O programa Em Nome da Justiça, da Record, acabou vendo sua equipe sendo detida, na última sexta-feira (26), em São José dos Campos, em São Paulo. O motivo? O uso de drone para captar imagens do Centro de Detenção Provisária.

Segundo informações do colunista Maurício Stycer, do UOL, toda a equipe, incluindo o repórter Mário Júnior, acabou detida. Os profissionais da emissora de Edir Macedo, porém, foram liberados após prestarem esclarecimentos, mas o drone foi apreendido.

O equipamento, levado para a Secretaria de Administração Penitenciária, pertencia ao repórter, que se manifestou à publicação. O jornalista disse que “foi só um mal-entendido” e que a equipe não foi detida, mas que todos os profissionais foram levados para a delegacia.

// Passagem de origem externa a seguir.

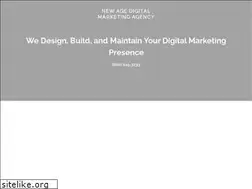 Sites similar to newagedma.com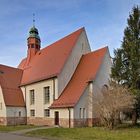 Kapelle der RFK Seitenansicht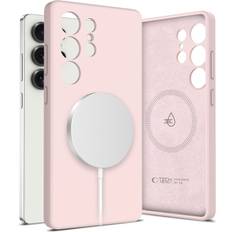Tech-Protect Samsung Galaxy S25 Ultra Silikone Cover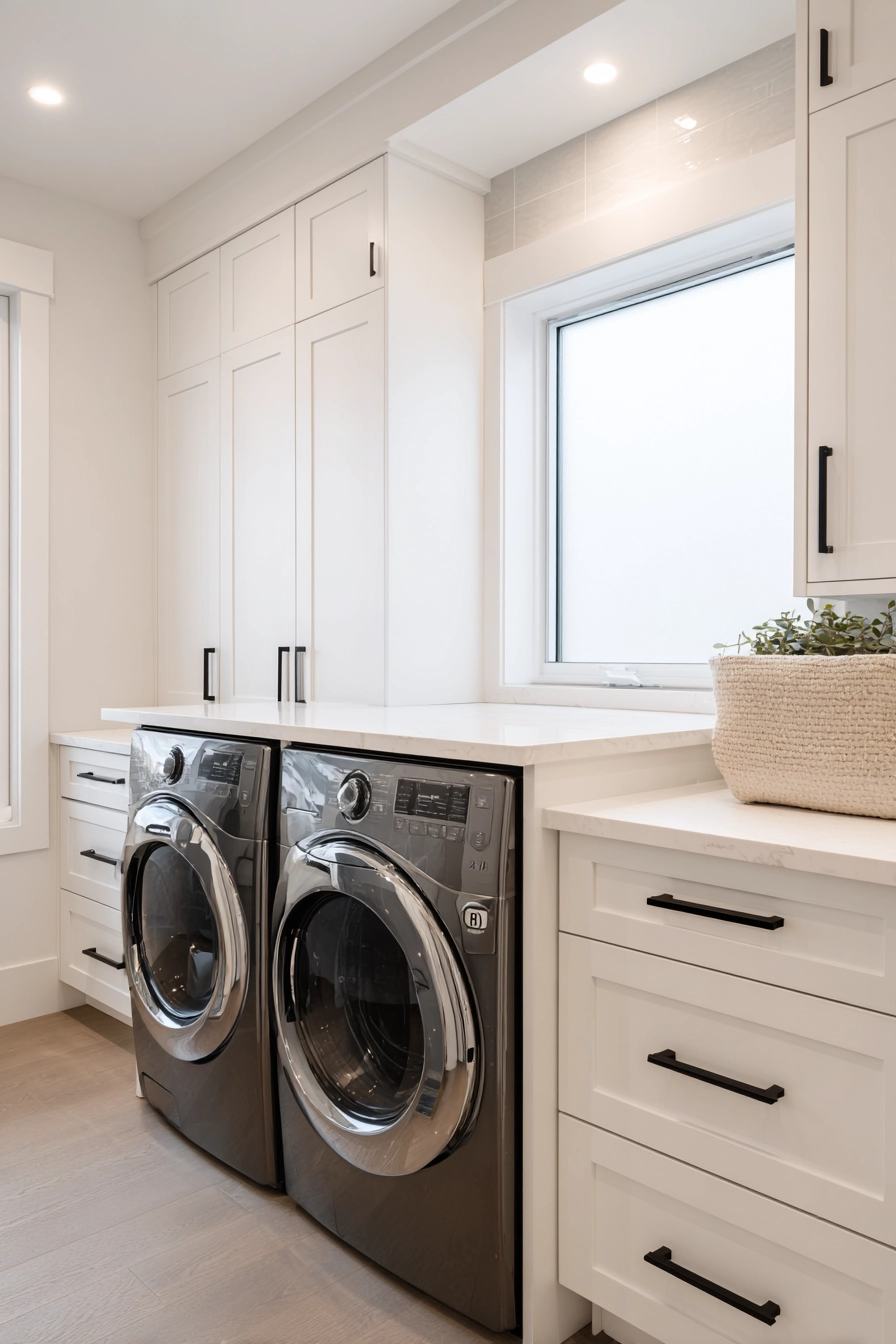 modern laundry rooms 3
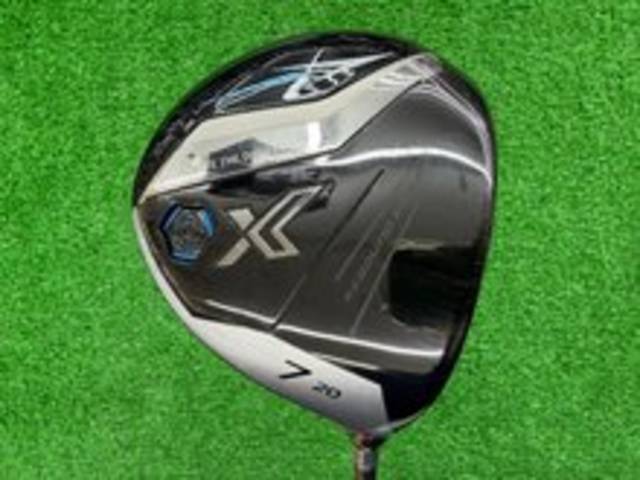 中古ゴルフ XXIO (2024) X-eks- #7(20°)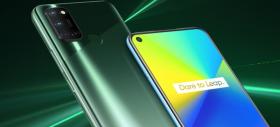 Realme 7i devine oficial: telefon cu procesor Snapdragon 662, ecran LCD de 90 Hz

A Record foi notificada sobre o incidente pela própria administração do presídio, que disse que “a gravação não foi pedida nem autorizada pela emissora”. O canal confirmou a situação.

A atração da rede paulista, exibida originalmente no canal AXN, reconstitui casos policiais polêmicos. Na versão brasileira, o formato tem a apresentação de Luiz Bacci e comentários de Ilana Casoy.

Falando no jornalismo da Record, recentemente, a emissora viveu um momento inusitado durante um dos seus casos polêmicos de desaparecimento. Uma repórter falava com uma mãe, preocupadíssima com o sumiço do filho, quando durante o apelo o rapaz apareceu. Revoltada com a falta de informação do paradeiro do jovem, a senhora prometeu uma surra nele na frente de todos.

Visivelmente irritada, a mulher pegou o microfone e deu uma lição de moral no filho. “Eu prefiro que ele apanhe de mim, que dei a vida pra ele, do que ver o corpo dele dentro de um caixão. Ele nunca fez isso. Ele tá louco? Me colocar em óbito? Para! Que vergonha, meu!”, reclamou.